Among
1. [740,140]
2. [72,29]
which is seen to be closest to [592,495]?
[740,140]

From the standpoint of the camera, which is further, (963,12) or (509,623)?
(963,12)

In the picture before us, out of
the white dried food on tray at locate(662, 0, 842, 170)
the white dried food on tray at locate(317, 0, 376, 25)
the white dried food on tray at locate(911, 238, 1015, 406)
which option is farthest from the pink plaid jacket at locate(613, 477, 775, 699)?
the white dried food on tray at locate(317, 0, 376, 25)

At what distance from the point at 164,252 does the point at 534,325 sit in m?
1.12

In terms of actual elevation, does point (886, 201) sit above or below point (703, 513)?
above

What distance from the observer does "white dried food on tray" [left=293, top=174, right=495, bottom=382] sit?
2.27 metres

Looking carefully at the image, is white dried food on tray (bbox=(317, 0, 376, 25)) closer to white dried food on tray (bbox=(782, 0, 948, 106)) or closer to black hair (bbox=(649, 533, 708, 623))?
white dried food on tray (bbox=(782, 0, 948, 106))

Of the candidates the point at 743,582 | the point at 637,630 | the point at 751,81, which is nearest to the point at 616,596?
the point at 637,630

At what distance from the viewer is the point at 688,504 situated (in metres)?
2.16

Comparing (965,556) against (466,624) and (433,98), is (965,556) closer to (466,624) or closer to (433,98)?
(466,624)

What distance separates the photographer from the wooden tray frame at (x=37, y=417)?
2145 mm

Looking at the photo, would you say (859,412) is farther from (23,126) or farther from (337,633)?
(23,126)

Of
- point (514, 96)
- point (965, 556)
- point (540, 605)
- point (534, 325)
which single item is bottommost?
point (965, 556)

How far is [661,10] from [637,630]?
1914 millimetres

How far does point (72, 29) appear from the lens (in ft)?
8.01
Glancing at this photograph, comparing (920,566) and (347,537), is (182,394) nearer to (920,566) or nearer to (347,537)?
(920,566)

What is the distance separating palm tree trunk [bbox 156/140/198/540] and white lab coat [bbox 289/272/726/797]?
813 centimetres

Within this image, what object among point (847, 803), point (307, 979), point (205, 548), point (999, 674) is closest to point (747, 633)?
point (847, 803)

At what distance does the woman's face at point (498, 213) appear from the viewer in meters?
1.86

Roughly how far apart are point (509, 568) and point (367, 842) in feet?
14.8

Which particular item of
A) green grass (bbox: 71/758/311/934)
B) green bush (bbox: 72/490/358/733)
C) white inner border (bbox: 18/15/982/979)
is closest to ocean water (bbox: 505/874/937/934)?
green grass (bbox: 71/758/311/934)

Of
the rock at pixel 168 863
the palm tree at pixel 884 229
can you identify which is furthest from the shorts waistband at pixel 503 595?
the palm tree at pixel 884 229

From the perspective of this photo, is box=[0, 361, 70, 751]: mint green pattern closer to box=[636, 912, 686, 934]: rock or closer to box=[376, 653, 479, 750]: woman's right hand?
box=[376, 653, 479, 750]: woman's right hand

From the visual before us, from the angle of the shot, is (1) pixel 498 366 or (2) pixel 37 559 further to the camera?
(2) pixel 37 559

[TASK INSTRUCTIONS] Number every non-blank line of the records above in a single list, leaving out the blank lines.

[WORKED SOLUTION]
1. Among
2. 1. [740,140]
3. 2. [72,29]
4. which is seen to be closest to [592,495]?
5. [740,140]
6. From the standpoint of the camera, which is further, (963,12) or (509,623)?
7. (963,12)
8. In the picture before us, out of
9. the white dried food on tray at locate(662, 0, 842, 170)
10. the white dried food on tray at locate(317, 0, 376, 25)
11. the white dried food on tray at locate(911, 238, 1015, 406)
12. which option is farthest from the pink plaid jacket at locate(613, 477, 775, 699)?
13. the white dried food on tray at locate(317, 0, 376, 25)
14. At what distance from the point at 164,252 does the point at 534,325 sit in m?
15. 1.12
16. In terms of actual elevation, does point (886, 201) sit above or below point (703, 513)?
17. above
18. What distance from the observer does "white dried food on tray" [left=293, top=174, right=495, bottom=382] sit?
19. 2.27 metres
20. Looking carefully at the image, is white dried food on tray (bbox=(317, 0, 376, 25)) closer to white dried food on tray (bbox=(782, 0, 948, 106)) or closer to black hair (bbox=(649, 533, 708, 623))?
21. white dried food on tray (bbox=(782, 0, 948, 106))
22. Of the candidates the point at 743,582 | the point at 637,630 | the point at 751,81, which is nearest to the point at 616,596?
23. the point at 637,630
24. At what distance from the viewer is the point at 688,504 situated (in metres)?
25. 2.16
26. Comparing (965,556) against (466,624) and (433,98), is (965,556) closer to (466,624) or closer to (433,98)?
27. (466,624)
28. What distance separates the photographer from the wooden tray frame at (x=37, y=417)?
29. 2145 mm
30. Looking at the photo, would you say (859,412) is farther from (23,126) or farther from (337,633)?
31. (23,126)
32. Of
33. - point (514, 96)
34. - point (965, 556)
35. - point (540, 605)
36. - point (534, 325)
37. which single item is bottommost?
38. point (965, 556)
39. How far is [661,10] from [637,630]?
40. 1914 millimetres
41. How far does point (72, 29) appear from the lens (in ft)?
42. 8.01
43. Glancing at this photograph, comparing (920,566) and (347,537), is (182,394) nearer to (920,566) or nearer to (347,537)?
44. (920,566)
45. What is the distance separating palm tree trunk [bbox 156/140/198/540] and white lab coat [bbox 289/272/726/797]?
46. 813 centimetres
47. Within this image, what object among point (847, 803), point (307, 979), point (205, 548), point (999, 674) is closest to point (747, 633)?
48. point (847, 803)
49. At what distance does the woman's face at point (498, 213) appear from the viewer in meters?
50. 1.86
51. Roughly how far apart are point (509, 568) and point (367, 842) in feet?
52. 14.8
53. Which particular item of
54. A) green grass (bbox: 71/758/311/934)
55. B) green bush (bbox: 72/490/358/733)
56. C) white inner border (bbox: 18/15/982/979)
57. is closest to ocean water (bbox: 505/874/937/934)?
58. green grass (bbox: 71/758/311/934)
59. Of
60. the rock at pixel 168 863
61. the palm tree at pixel 884 229
62. can you identify which is furthest from the shorts waistband at pixel 503 595?
63. the palm tree at pixel 884 229
64. From the perspective of this photo, is box=[0, 361, 70, 751]: mint green pattern closer to box=[636, 912, 686, 934]: rock or closer to box=[376, 653, 479, 750]: woman's right hand?
65. box=[376, 653, 479, 750]: woman's right hand
66. From the visual before us, from the angle of the shot, is (1) pixel 498 366 or (2) pixel 37 559 further to the camera?
67. (2) pixel 37 559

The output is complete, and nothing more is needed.